Tuesday, December 26, 2017

A clarifying moment

I had a very revealing conversation recently. In the midst of it one of the two people I was talking with apologized for being shallow. I rushed in to assure her that she was not shallow. Turned out her apology was ironic. This was clear to her and the the other woman in the conversation but not to me. The conversation, I should add, took place on line and there were no emojis attached to her statement. She just said what she said and felt that it should have been obvious that she was being ironic and the fact that her friend also grasped this is proof that she's not crazy. She said something that she and another person took as a sane, rational thing to say.

What she said was that she had watched a particular video at the surface level. She acknowledged that the surface meaning was incoherent but she liked that surface meaning and wanted to stay at that level. This followed by "I guess I'm a shallow person." I was supposed to understand that this was not an actual apology.

I know what your thinking: isn't staying on the surface another way of saying "shallow"?

That doesn't make her shallow. Well, not immediately anyway. 

It's a funny way of thinking though. I don't think it's her fault. It's just the way two generations have been brought up now.

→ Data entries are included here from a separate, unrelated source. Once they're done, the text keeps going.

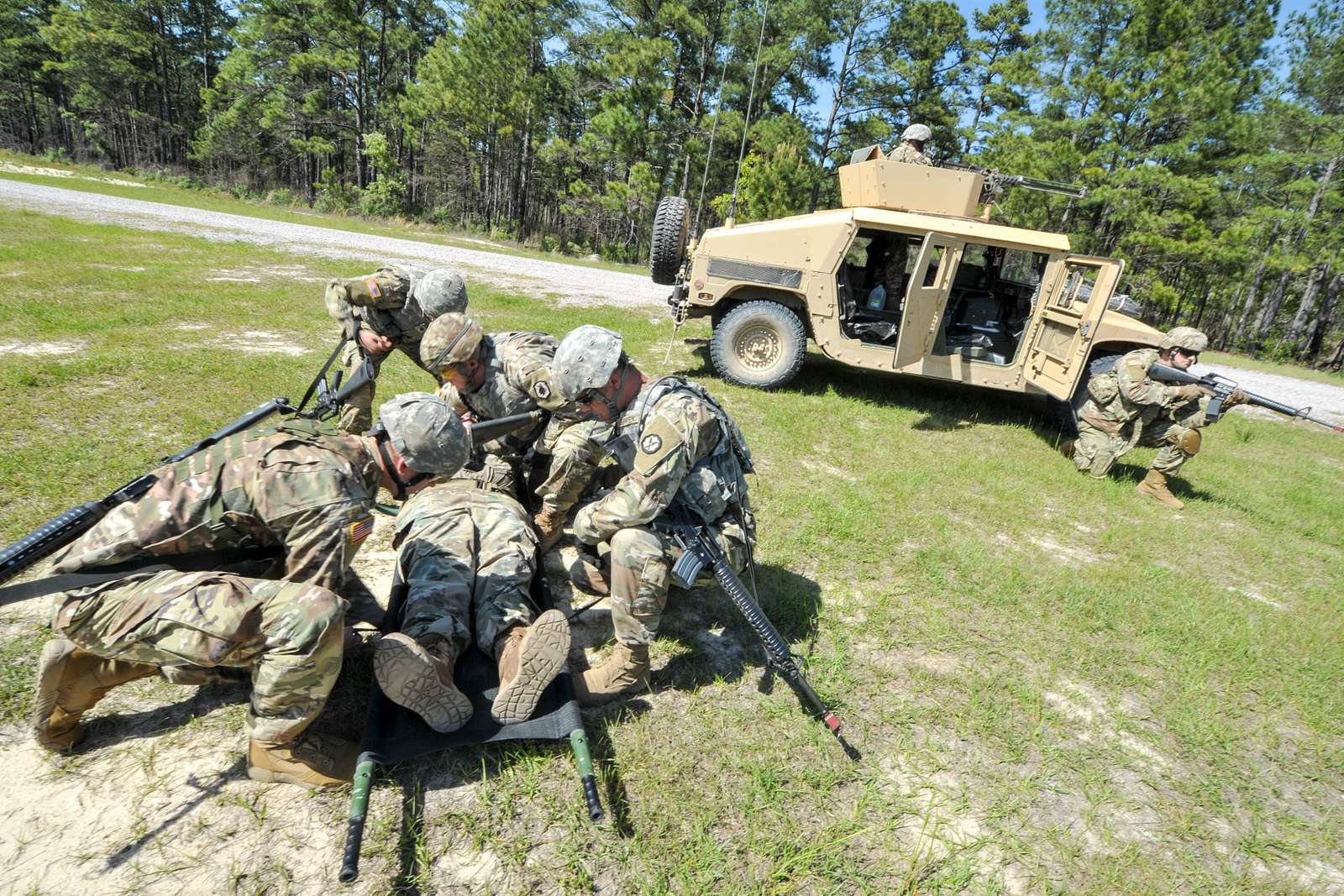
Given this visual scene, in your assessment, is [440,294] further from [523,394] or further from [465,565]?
[465,565]

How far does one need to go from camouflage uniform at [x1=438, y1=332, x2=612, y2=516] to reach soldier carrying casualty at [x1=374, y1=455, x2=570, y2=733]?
10.9 inches

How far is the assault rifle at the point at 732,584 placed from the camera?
2.57 m

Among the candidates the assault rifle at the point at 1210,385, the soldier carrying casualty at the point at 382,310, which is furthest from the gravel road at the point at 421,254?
the soldier carrying casualty at the point at 382,310

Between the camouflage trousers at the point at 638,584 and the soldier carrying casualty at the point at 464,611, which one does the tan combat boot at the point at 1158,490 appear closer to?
the camouflage trousers at the point at 638,584

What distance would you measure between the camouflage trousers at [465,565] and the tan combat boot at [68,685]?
94 cm

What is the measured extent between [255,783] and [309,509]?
0.95 m

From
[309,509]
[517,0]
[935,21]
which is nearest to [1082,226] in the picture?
[935,21]

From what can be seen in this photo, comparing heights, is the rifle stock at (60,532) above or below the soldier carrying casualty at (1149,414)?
below

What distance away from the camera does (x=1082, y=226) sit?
19656mm

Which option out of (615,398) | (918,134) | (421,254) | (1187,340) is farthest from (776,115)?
(615,398)

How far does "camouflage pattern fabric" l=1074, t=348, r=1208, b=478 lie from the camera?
Result: 17.7 ft

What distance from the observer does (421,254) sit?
1452 cm

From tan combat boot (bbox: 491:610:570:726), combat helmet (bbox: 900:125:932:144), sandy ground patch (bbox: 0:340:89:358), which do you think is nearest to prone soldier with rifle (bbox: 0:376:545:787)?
tan combat boot (bbox: 491:610:570:726)

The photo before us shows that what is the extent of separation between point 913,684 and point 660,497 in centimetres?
155
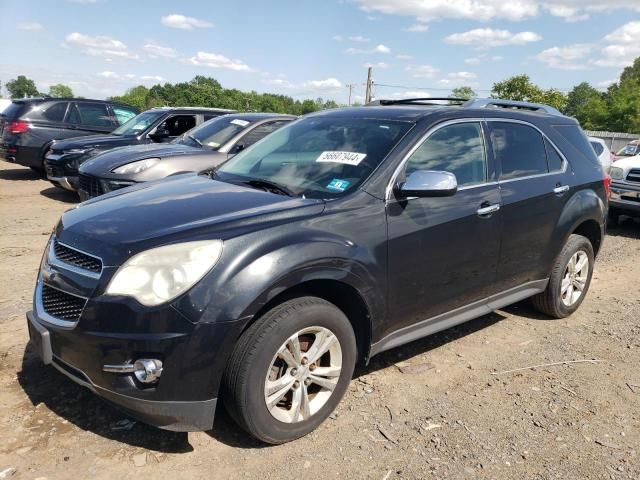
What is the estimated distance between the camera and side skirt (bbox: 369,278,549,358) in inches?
133

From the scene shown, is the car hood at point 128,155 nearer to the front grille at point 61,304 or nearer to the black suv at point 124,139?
the black suv at point 124,139

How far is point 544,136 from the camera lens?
14.9 ft

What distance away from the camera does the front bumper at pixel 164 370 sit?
2447mm

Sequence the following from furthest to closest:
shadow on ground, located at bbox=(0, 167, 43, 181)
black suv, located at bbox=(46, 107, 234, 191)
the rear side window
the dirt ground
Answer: shadow on ground, located at bbox=(0, 167, 43, 181)
the rear side window
black suv, located at bbox=(46, 107, 234, 191)
the dirt ground

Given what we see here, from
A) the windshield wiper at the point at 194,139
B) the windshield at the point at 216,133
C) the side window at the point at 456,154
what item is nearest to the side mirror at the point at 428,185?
the side window at the point at 456,154

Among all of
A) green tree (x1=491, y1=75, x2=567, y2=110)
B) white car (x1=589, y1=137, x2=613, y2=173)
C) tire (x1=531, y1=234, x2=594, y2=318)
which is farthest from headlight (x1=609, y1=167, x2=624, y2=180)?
green tree (x1=491, y1=75, x2=567, y2=110)

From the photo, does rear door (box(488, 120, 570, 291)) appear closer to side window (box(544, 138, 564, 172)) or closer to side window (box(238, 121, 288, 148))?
side window (box(544, 138, 564, 172))

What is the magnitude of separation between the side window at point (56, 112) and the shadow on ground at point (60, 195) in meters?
1.64

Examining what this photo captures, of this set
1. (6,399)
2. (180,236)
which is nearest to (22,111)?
(6,399)

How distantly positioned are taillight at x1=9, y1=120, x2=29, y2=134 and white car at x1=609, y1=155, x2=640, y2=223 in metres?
11.6

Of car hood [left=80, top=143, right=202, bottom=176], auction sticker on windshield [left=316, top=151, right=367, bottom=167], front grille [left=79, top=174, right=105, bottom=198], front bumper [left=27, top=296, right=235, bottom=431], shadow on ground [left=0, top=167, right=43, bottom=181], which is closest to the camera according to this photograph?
front bumper [left=27, top=296, right=235, bottom=431]

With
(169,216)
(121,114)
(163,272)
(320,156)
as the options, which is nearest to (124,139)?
(121,114)

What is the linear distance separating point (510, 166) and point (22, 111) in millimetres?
11041

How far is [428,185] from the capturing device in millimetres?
3186
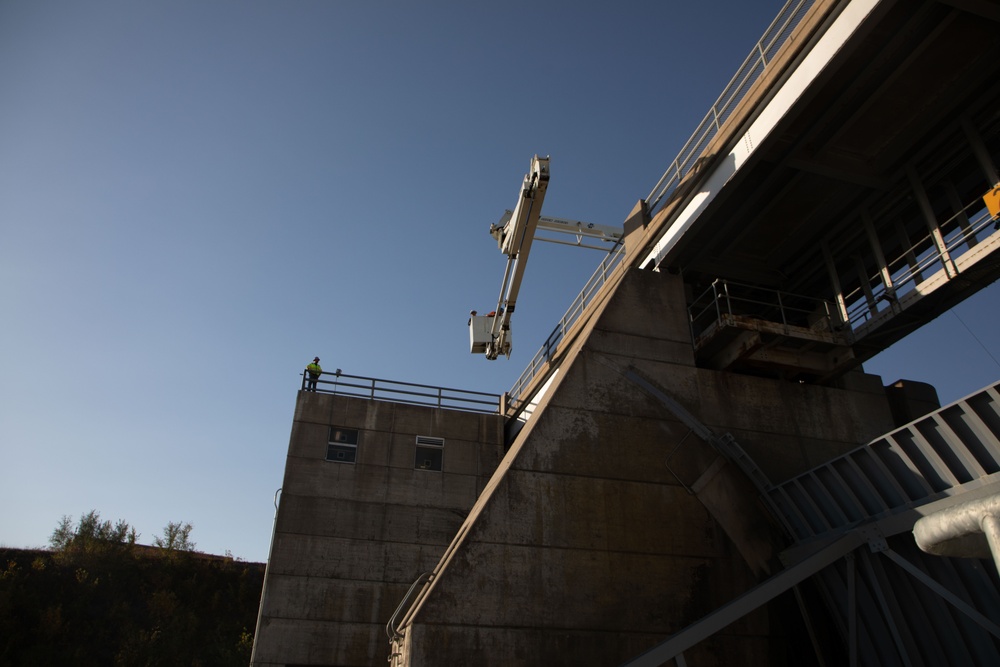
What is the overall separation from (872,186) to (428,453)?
41.9 ft

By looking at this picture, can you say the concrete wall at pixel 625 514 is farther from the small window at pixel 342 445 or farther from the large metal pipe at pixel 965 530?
the large metal pipe at pixel 965 530

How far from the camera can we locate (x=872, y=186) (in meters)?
13.9

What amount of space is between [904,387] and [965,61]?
7771mm

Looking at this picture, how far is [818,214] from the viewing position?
1508cm

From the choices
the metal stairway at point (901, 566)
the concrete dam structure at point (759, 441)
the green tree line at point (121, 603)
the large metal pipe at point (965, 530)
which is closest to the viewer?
the large metal pipe at point (965, 530)

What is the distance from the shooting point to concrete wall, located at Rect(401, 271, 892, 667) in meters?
11.4

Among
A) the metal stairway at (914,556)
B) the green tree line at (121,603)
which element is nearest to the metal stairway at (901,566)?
the metal stairway at (914,556)

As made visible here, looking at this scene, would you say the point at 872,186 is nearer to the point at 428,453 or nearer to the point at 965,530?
the point at 965,530

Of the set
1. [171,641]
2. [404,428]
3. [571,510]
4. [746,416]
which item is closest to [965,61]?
[746,416]

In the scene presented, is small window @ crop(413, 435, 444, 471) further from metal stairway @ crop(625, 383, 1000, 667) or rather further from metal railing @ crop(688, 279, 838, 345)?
metal stairway @ crop(625, 383, 1000, 667)

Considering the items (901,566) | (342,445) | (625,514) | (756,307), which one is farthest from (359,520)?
(901,566)

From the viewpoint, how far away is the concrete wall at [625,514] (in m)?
11.4

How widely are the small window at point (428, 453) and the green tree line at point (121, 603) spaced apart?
16.5 meters

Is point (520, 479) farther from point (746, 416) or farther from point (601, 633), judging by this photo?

I remember noticing it first in the 1980s when I was working with teenagers. There was a funny transition where kids stopped being able to take criticism because they personalized. To admit they had done a bad thing was the same thing as being a bad person. As a consequence, you couldn't criticize their actions without wounding them deeply. I think you see the same dynamic at work here—it is impossible to recognize shallow behaviour for what it is because that reasonable judgment is taken as condemnation of the entire person which would not be reasonable.